Today, my friends, was a day, that, as I look back, had to be the most emotionally dysfunctional day of the year.

Minute to minute drama, at work, and at home.

Are the holidays the reason?

Are we stressed out?

Do we have more to do than we have time to do it?

Close associates, with whom we have long time established respect, took delight in showing their claws.

Nothing was good enough.

Bad news erupting from the home front on the week before Christmas.

Did he really have a stroke?

How could he? So very young.

Good friends and relatives stricken with illness.

Hospitals.

Tests.

Drop everything.

Rush to the scene.

Feelings of helplessness.

Sadness,.

Christmas.

I have mixed feelings about this holiday.

The most magical time of the year.

Not really.

Christmas trees and bright lights somehow seem trivial.

Life spinning out of control.

Feeling like something is missing.

But no time to really feel anything.

Hoping that everything will be back to normal tomorrow.

Is this just a bad dream?

Are we programmed to believe that the spirit of Christmas can only provide hope and happiness?

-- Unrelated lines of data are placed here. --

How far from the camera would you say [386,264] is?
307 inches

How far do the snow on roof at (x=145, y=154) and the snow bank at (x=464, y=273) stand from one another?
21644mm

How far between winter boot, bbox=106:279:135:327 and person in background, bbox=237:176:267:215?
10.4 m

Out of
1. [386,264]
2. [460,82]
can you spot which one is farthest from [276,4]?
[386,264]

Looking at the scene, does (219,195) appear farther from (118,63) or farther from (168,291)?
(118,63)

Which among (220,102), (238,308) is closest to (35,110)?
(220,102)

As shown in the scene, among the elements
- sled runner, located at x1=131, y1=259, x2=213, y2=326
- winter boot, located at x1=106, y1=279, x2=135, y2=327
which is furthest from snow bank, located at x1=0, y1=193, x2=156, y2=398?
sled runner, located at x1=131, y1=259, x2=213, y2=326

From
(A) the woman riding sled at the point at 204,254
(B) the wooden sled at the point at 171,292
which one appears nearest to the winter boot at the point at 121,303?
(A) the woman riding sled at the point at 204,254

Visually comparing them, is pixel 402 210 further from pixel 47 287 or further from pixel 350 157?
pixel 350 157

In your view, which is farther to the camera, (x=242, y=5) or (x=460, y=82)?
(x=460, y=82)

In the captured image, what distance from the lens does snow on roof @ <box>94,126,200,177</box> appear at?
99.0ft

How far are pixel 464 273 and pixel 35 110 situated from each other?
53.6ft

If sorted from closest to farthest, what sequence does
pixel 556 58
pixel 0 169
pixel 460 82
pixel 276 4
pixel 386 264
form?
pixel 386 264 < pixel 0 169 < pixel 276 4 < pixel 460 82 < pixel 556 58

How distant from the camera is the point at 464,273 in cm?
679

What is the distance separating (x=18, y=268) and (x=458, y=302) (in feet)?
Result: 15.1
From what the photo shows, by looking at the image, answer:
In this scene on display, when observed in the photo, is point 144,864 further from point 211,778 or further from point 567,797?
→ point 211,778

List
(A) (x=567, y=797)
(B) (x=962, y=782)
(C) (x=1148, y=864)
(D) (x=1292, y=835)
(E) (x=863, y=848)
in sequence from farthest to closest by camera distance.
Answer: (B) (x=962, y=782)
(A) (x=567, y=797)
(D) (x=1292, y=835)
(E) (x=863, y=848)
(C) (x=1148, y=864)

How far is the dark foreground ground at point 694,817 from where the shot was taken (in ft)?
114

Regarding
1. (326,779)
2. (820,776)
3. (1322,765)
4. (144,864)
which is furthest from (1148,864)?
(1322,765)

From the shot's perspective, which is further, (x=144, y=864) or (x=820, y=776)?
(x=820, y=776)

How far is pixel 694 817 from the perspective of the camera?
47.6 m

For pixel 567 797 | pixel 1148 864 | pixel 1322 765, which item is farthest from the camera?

Then, when life events happen, at this time of year, what is it that we will remember next Christmas? And every Christmas there after?

Memories.

Always affecting our thoughts and lives.

Tomorrow, I will wake up to the realization that the problems still exist.

And I resolve to make an effort not to associate them with Christmas.

However, there is no guarantee.

And it is with that thought that I give up the moments of today.

And welcome the possibilities of tomorrow.